The strips cost Outside In about $1 each and they hand out about 100 month, for free.
Wheelock said people ask for the strips if they’ve found a new supplier they don’t trust, if they’ve recently heard of someone overdosing, or if their drugs just don’t look right. Heroin tends to be yellowish, while fentanyl is white.
Wheelock said Outside In hasn’t done a study to prove the test strips are reducing overdoses. But she’s heard of people reducing their dose when fentanyl is found — and throwing the drugs away.
Meanwhile, drug possession remains strictly illegal. But Portland Police Sergeant Brad Yakots said they’re not making it a priority to bust people for drug possession while they're waiting to test their heroin.
“We would prefer that our homeless youth, they don’t use. But we understand that the reality is that they do. We are happy that there’s a message getting out that fentanyl is very dangerous and that you need to have a plan if you decide to use heroin,” said Yakots.
The Oregon Health Authority takes a similar view. A spokeswoman described Outside In's work as being in-line with the state's core values of protecting health.

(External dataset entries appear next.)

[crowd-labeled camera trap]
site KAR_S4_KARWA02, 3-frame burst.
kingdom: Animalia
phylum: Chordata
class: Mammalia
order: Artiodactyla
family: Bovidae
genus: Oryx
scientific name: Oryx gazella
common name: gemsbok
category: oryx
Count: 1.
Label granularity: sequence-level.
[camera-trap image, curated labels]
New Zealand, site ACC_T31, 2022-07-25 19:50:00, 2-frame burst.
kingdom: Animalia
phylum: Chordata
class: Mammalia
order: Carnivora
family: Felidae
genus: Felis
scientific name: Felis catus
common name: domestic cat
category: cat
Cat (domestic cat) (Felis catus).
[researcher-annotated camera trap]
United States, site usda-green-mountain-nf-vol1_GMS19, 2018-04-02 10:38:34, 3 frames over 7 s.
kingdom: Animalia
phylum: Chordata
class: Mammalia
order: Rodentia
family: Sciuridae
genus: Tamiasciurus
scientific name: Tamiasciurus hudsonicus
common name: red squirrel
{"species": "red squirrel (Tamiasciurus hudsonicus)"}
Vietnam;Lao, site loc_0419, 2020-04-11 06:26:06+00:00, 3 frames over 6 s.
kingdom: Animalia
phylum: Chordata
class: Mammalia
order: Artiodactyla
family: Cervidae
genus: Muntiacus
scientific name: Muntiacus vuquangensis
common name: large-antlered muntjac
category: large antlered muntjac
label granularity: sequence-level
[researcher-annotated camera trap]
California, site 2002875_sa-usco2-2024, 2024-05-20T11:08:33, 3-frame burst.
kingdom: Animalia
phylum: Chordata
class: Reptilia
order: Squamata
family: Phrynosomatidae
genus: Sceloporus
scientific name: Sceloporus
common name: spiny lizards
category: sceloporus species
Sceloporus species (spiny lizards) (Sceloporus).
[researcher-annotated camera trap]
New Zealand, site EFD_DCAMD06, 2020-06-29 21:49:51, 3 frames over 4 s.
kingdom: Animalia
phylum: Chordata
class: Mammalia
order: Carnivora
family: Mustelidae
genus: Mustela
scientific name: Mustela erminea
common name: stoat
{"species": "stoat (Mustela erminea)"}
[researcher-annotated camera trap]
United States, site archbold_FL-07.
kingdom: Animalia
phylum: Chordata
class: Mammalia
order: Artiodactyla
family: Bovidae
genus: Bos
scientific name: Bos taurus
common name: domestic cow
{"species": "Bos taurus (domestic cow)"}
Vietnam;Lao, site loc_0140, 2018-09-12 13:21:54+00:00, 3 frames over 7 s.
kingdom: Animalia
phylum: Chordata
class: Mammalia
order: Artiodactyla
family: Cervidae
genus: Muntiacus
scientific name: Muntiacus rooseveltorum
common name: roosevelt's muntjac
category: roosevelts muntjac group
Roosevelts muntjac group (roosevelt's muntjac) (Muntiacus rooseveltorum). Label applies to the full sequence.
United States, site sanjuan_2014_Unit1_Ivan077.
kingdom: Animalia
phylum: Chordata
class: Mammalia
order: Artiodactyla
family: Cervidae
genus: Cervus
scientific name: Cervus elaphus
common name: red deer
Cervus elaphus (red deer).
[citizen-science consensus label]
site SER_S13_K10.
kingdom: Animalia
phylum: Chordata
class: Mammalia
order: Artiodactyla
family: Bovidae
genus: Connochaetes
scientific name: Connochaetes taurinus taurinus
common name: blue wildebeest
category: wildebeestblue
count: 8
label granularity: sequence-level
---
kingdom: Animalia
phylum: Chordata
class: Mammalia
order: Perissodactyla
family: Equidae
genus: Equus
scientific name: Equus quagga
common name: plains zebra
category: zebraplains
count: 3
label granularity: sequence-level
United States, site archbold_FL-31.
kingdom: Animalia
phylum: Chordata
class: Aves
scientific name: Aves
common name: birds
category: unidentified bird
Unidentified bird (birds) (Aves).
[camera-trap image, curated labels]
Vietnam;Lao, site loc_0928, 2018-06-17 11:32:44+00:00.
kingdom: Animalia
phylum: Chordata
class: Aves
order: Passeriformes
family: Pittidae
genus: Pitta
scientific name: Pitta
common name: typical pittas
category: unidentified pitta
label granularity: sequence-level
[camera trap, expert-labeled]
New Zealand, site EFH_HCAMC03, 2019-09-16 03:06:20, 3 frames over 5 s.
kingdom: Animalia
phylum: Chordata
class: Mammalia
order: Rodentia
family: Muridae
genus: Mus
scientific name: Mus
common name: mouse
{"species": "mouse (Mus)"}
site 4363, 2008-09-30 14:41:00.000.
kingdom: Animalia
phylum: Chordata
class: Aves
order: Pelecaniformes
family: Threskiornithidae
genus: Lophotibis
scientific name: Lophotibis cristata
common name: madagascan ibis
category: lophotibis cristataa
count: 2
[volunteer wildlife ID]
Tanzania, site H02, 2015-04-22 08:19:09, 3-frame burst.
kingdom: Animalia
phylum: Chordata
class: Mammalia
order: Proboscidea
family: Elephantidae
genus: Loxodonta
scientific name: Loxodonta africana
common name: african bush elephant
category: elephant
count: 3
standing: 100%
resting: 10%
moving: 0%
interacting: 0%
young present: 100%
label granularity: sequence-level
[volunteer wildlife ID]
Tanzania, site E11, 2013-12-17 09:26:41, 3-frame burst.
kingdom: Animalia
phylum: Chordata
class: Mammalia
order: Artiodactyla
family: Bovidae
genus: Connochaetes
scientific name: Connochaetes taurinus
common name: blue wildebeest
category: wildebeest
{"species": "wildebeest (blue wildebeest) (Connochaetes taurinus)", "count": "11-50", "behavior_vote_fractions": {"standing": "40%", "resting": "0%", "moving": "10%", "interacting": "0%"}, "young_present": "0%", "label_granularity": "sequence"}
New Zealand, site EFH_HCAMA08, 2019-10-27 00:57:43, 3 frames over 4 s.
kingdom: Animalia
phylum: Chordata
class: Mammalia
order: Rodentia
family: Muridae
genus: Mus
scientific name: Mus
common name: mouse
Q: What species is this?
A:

Michael Gilbert, an epidemiologist and a national expert on drug use, said drug checking is becoming increasingly common. For example, a program called DanceSafe tests drugs at festivals and concerts. And there's a website called Ecstasydata.org that will check samples sent in anonymously through the mail.
“So the submission is anonymous, but they know what’s theirs,” explained Gilbert.
The site has a long list with a picture, a code and description like: Codeine from Colorado. LSD from Switzerland, or Ketamine and Caffeine from Austria. Gilbert thinks drug checking can only help.
“We’ve been testing people’s bodies for drugs for years. What we haven’t done effectively is test their baggies before the products go into their bodies,” Gilbert said.
More broadly, Gilbert thinks extensive testing could change a marketplace. It’s likely to make drugs purer, as people learn not to buy from dealers who mix-in unwanted compounds. Gilbert said that’s good because it means people are more likely to know what they’re putting into their bodies. He draws a parallel with beer, wine and spirits, where alcohol percentages are listed on the labels.
Back on the street, Sarah said she lives in a tent on the side of the highway and is trying to return to her family back east. Contrary to the belief of some, she said, drug checking doesn’t make people take more drugs.
“It’s not really facilitating it because people are going to do it regardless. So it’s kind of more a safe haven and a safe way for us to do it,” she said.